The assistant's initial hypothesis, articulated in the reasoning block of [msg 4349], was "likely a panic or CUDA fatal error during GPU operations." The log analysis disproved this hypothesis. The actual cause was more subtle: as the user later confirmed, vast.ai enforces a separate mem_limit via a host-side watchdog that is distinct from Linux cgroups. This watchdog can kill processes that exceed memory limits without leaving any trace in dmesg or application logs — exactly the pattern observed.
The Knowledge Created
Message [msg 4352] produced several forms of knowledge. First, it created operational knowledge: the assistant now knew that the crashes were not caused by internal software failures, narrowing the search space dramatically. Second, it created methodological knowledge: the assistant learned that absence of evidence in daemon logs is itself evidence — evidence of external termination. Third, it created archival knowledge: the todo list and the investigation results were recorded in the conversation, forming a permanent record that would inform future debugging sessions.
The message also implicitly created strategic knowledge. By choosing to investigate crash causes immediately, the assistant positioned itself to discover the vast.ai watchdog issue. This discovery would, in turn, catalyze the design and deployment of a fully autonomous fleet management agent — the major project that occupies the remainder of the session. Without the pivot represented by [msg 4352], the assistant might have deployed the supervisor fix, declared victory, and remained blind to the underlying instability that would continue to plague the fleet.

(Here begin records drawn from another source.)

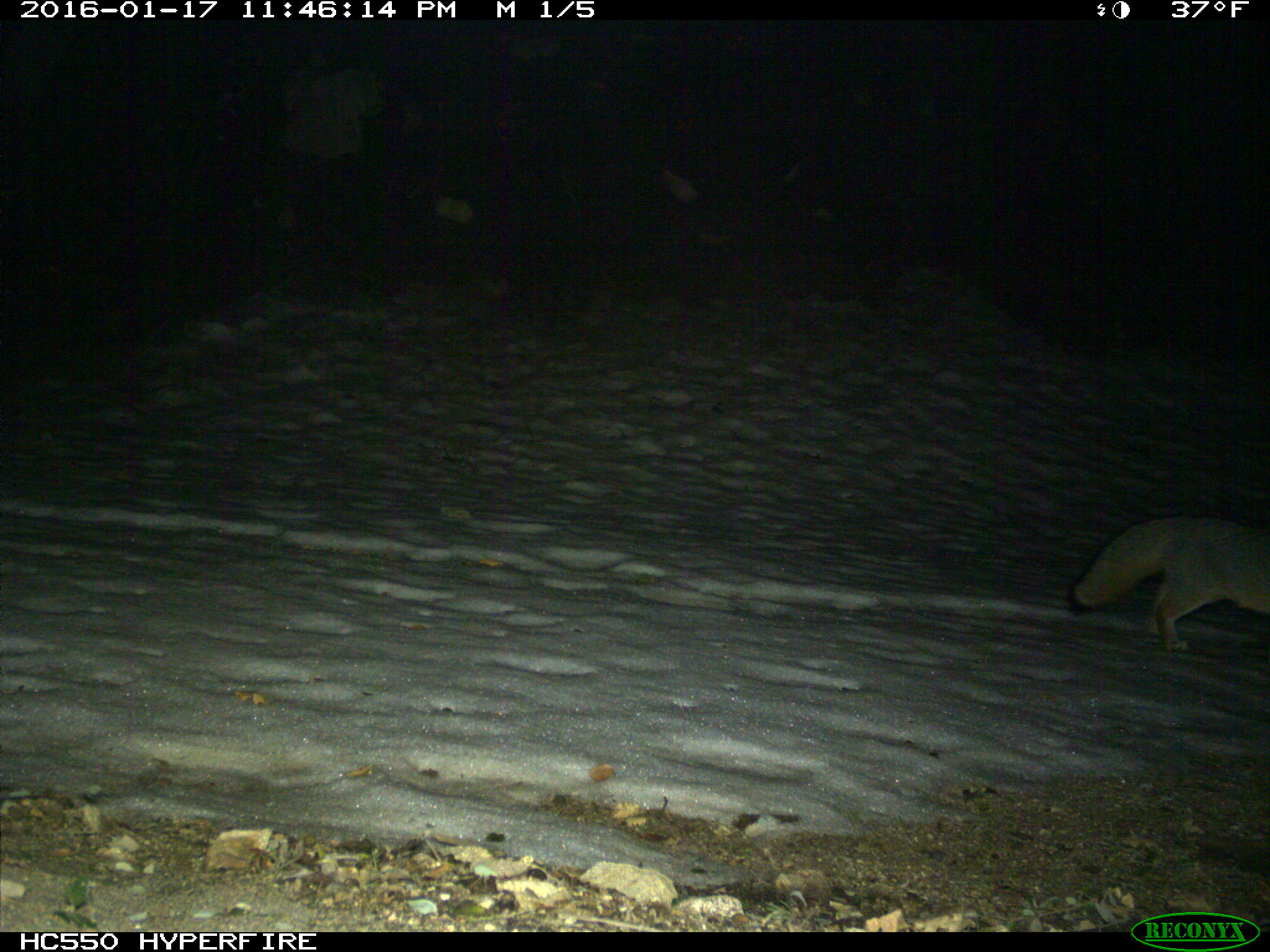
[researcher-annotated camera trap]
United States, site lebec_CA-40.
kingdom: Animalia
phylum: Chordata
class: Mammalia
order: Carnivora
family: Canidae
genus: Urocyon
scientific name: Urocyon cinereoargenteus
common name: gray fox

Assumptions and Their Validity
The message rests on several assumptions. The assistant assumes that the crash cause is discoverable from log analysis — an assumption that proved partially true (the logs ruled out internal failures) but incomplete (the logs could not reveal the vast.ai watchdog). The assistant assumes that the crashes share a common cause across nodes — an assumption supported by the identical symptom pattern and later validated by the watchdog discovery. The assistant assumes that investigating now is more efficient than investigating later — an assumption validated by the fact that SSH sessions were already open and the data collection took only a single round trip.

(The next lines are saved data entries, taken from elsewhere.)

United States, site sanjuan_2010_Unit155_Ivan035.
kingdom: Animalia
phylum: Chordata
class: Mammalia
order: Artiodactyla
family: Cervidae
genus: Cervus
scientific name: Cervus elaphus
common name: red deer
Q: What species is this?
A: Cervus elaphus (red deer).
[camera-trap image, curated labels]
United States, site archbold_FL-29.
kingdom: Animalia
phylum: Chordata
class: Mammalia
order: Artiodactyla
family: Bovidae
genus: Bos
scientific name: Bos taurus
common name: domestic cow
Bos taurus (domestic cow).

One assumption that deserves scrutiny is the belief that grep for specific error patterns would capture the relevant information. The assistant searched for 15 different error-related patterns, but the logs contained none of them. This could have led to a false negative — concluding that no errors exist when in fact the error was simply not captured by the chosen patterns. However, the assistant's search was comprehensive enough (covering CUDA errors, signals, panics, aborts, and generic "failed" messages) that the negative result is credible.
Conclusion
Message [msg 4352] is a small message with large consequences. In a session dominated by complex debugging, architectural design, and autonomous agent construction, this single line — "Now let me also investigate the crash cause while we're at it" — represents the moment the assistant chose to understand rather than just fix. It is a textbook example of the debugging principle: treat the symptom, but always chase the root cause. The investigation it launched would reveal that the fleet's instability was not a software bug but an infrastructure constraint, setting the stage for the autonomous agent that would eventually manage the entire proving operation.